Plastic Worms 1962

1962 Burke Flexo-Products ad.

1962 Burke Flexo-Products ad.

We’ve discussed a number of times the advent of the contemporary plastic worm and some of the successful baits and manufacturers of the ‘70s and ‘80s. But we’ve talked little about those early PVC wonders. A couple years ago we did a piece on some old Creme, Bagley’s and DeLong baits Stan Fagerstrom showed us in his garage but other than that, we haven’t talked much about the ads from the ‘60s or earlier.

So, in order not to leave out the ‘60s plastic worm offerings, we have a few ads from that era to show you what was hot – or maybe just trying to be sold to the angler as revolutionary.

1962 DeLong ad.

1962 DeLong ad.

First on the list is an old-time company named Burke. Most of you who remember Burke probably remember the soft-plastic “hardbaits” they sold – namely topwaters and crankbaits. They also made some pretty crazy plastic worms in the ‘70s and ‘80s that didn’t go over too well. Seems they’ve always had an “out-of-the-box” design mentality – or maybe it was just too much scotch.

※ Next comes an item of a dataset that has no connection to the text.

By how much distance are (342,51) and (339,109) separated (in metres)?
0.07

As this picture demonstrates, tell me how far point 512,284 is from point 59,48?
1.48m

In any event, I was scanning some old magazines from 1962 and came up with this Burke ad featuring their Jig-A-Do Crawler and Siamese Crawler. The worm on the Jig-A-Do pretty much has a standard DeLong/Creme profile and is rigged with a double hook. The cool part of this rig, though, is the head. To me, it reminds me of a Scrounger head – probably giving the worm and decent back-and-forth action while on the retrieve.

The Siamese Crawler, on the other hand, is rigged much like you’d see any plastic worm of the day, with a spinner at the nose and pre-rigged with hooks. The difference was that it had a twin tail – something I hadn’t seen in a plastic worm ad before this time.

Jeff's Go Worm ad 1962.

Jeff’s Go Worm ad 1962.

The second ad is an old DeLong ad featuring their 6- and 4 1/2-inch pre-rigged worms. The difference between DeLong and the other manufacturers was that they actually molded the line into the worms instead of pouring the baits and rigging the hooks afterwards.

If you read the ad, you’ll also see one of their claims to persuade the angler to buy their product over real nightcrawlers or worms. Here’s what they had to say:

“Amazingly limber, lifelike in looks action and feel! Ideal for fishing with the wife and children! No mess – no time wasted baiting up…..”

Lucky Strike Plastic Worm ad from 1962.

Lucky Strike Plastic Worm ad from 1962.

The third ad has gimmick written all over it. If there were fishing infomercials back in the early ‘60s, Jeff’s Go Worm would have been one for sure. The selling point? The worm “supposedly” crawled like an inchworm when retrieved. Having messed around with plastic for the better part of 40 years, I find this not only crazy but hilarious. As the ad says, “New and Different,” is a correct statement. I just wonder how many were sold before the angler realized the bait didn’t function as marketed and stopped buying them.

The fourth ad has me a bit stumped. The name of the worm is Lucky Strike and at first I thought it may have been the beginnings of the Luck-E-Strike Lure company we know today. Then I read a little farther and saw the baits were actually manufactured by Jamison Tackle MFGR. I did a check to see if the address was the same as the famed Jamison Tackle Corp. – the makers of the fame Shannon spinners – and realized this was not the same company. The other thing that struck me, and sorry but my inner chemist is talking here, was their use of the term “Hydromelized.” For one, is that even a word and two, hydro refers to water, not oil. Yeah, I’m being picky.

1962 El Tango Worm ad.

1962 El Tango Worm ad.

The final ad from this set of 1962 worm advertisements is for Outdoor Productions featuring their “El Tango Worm.” It’s an interesting ad in that it again reminds me of something today – the Chatterbait. Yes the blade on the front of the hook is fixed but I’d wager a bag of Senkos that this bait swims just like the aforementioned swim jig. This wouldn’t be the only bladed worm rig we’d ever see, either. Lindy Little Joe came out with one in the late-‘60s/early-‘70s and there was at least one other company that did the same.

  • Bill Sonnett

    The first plastic worms I ever saw were in 1957. A friend of my father showed them to me and said that some of those shy stone quarry bass were being caught on them. On an outdoor show from Columbus Ohio, “Outdoors with Don Mack” local car dealer Ed Huchens demonstrated how to rig “rubber worms” with a sewing needle, needle nose pliers and mono – running the line length wise through the worm so that only the hook points stuck out of the worm. Following his lead, I rigged up a few and in 1959 caught my first bass on one of these. No one in those days referred to these as “plastic” they were always called “rubber worms” Later research in early catalogs have shown rubber worms to have been around since the late 1800’s. Only the softness of the rubber has been greatly improved as very early examples soon dried out as hard as a rock.